━━━━━ EXERCISE DATA
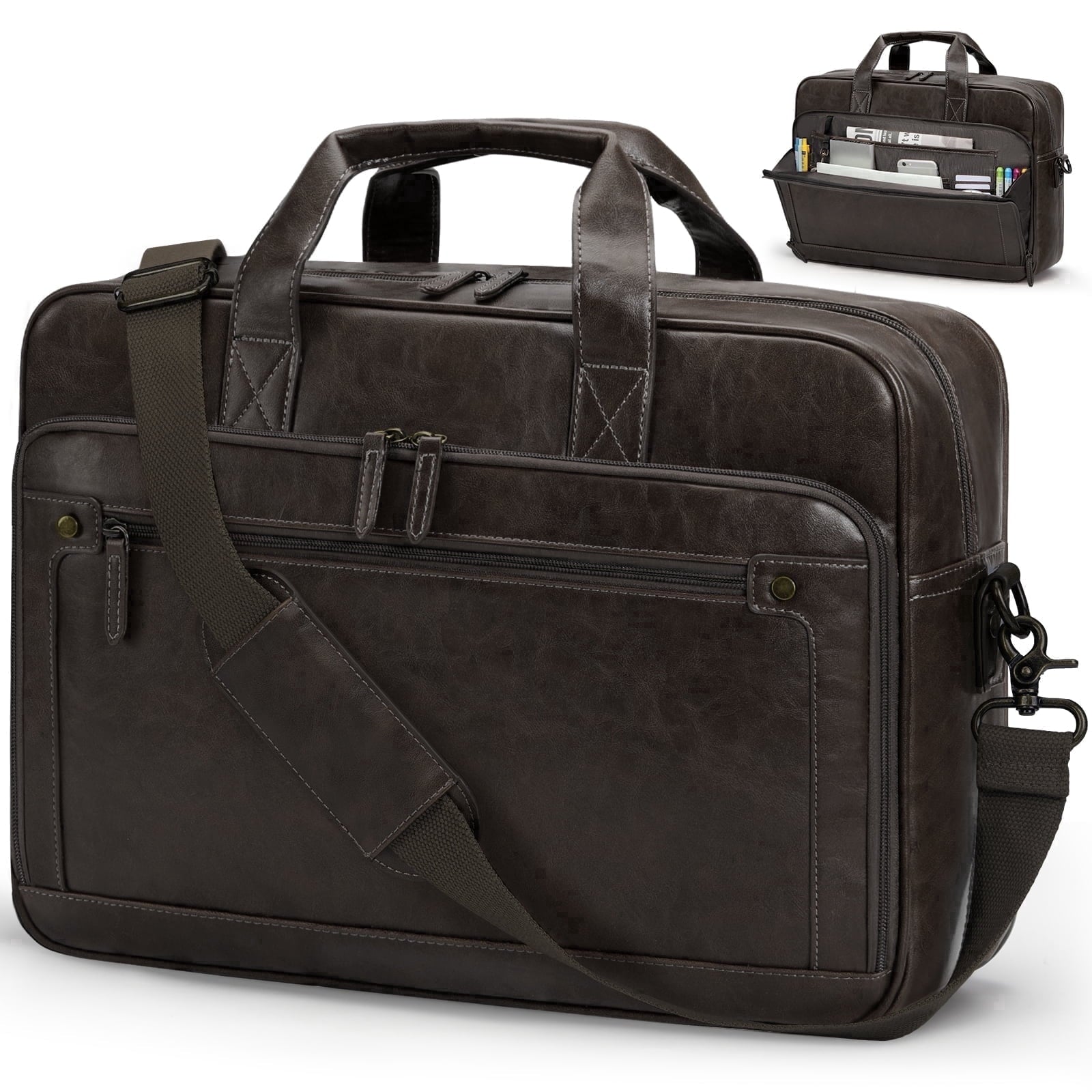 Messenger Bag for Men 16 Inch Laptop Bag Leather Briefcase Vintage Crossbody Shoulder Office Computer Bag Retro College Satchel Bag for Work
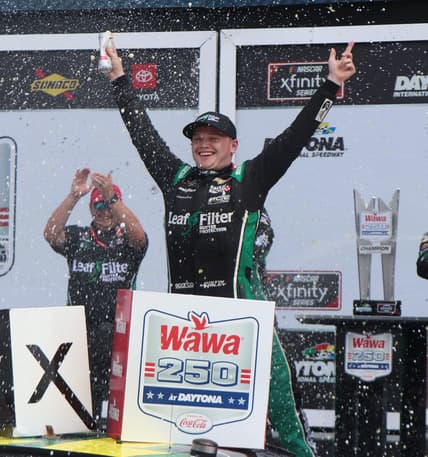 Justin Haley no. 11 celebrates in Victory Lane after winning the Wawa 250, Saturday August 28, 2021 at Daytona International Speedway.

Dtb Wawa 250 Vl 2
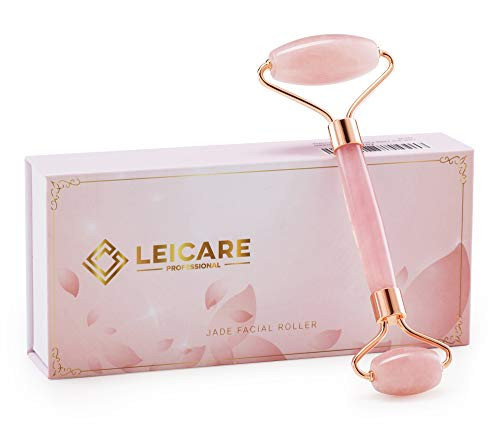 LeiCare Jade Roller for Face - Rose Quartz Face Roller Skin Care - Stone Facial Roller, Face Massager for Women, Relieve Stress, Remove Wrinkles Eye Puffiness | Amazon (US)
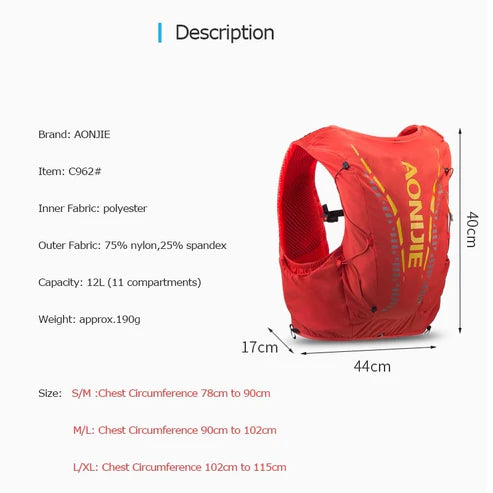 AONIJIE Advanced Skin 12L Hiking Hydration Backpack - ORANGE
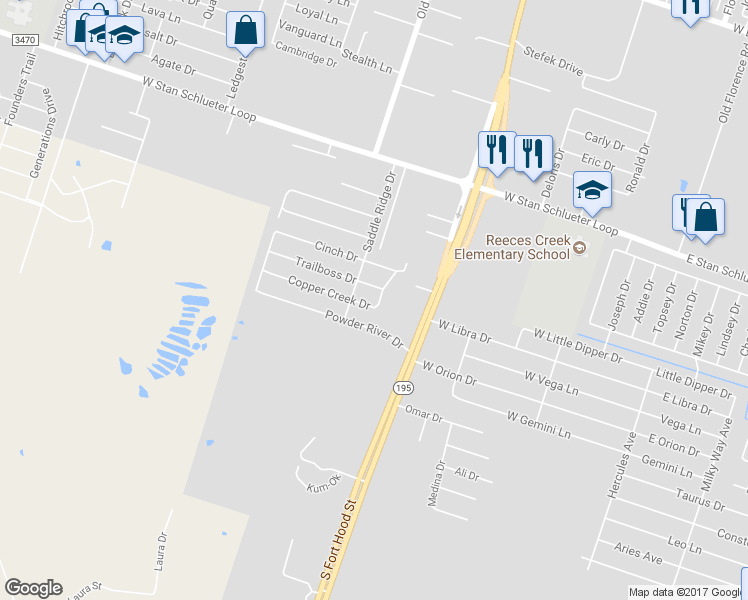 map of restaurants, bars, coffee shops, grocery stores, and more near 1201 Copper Creek Drive in Killeen
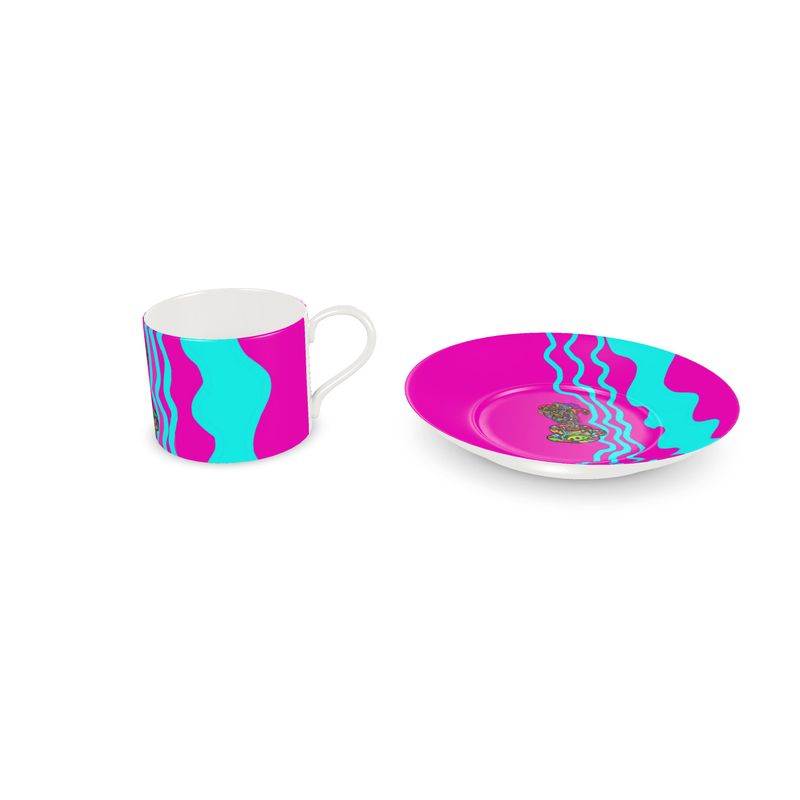 LDCC #08 coffee cafe print pink/teal designer, cup and saucer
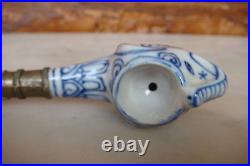 Old Smoking pipe oriental Filigree metal stem with porcelain elephant head bowl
━━━━━━━━━━
* _EXERCISE GOAL_
Write out all of the data above exactly, without any of its pictures.

* _RESULT FOR THIS EXERCISE_
 Messenger Bag for Men 16 Inch Laptop Bag Leather Briefcase Vintage Crossbody Shoulder Office Computer Bag Retro College Satchel Bag for Work
 Justin Haley no. 11 celebrates in Victory Lane after winning the Wawa 250, Saturday August 28, 2021 at Daytona International Speedway.

Dtb Wawa 250 Vl 2
 LeiCare Jade Roller for Face - Rose Quartz Face Roller Skin Care - Stone Facial Roller, Face Massager for Women, Relieve Stress, Remove Wrinkles Eye Puffiness | Amazon (US)
 AONIJIE Advanced Skin 12L Hiking Hydration Backpack - ORANGE
 map of restaurants, bars, coffee shops, grocery stores, and more near 1201 Copper Creek Drive in Killeen
 LDCC #08 coffee cafe print pink/teal designer, cup and saucer
 Old Smoking pipe oriental Filigree metal stem with porcelain elephant head bowl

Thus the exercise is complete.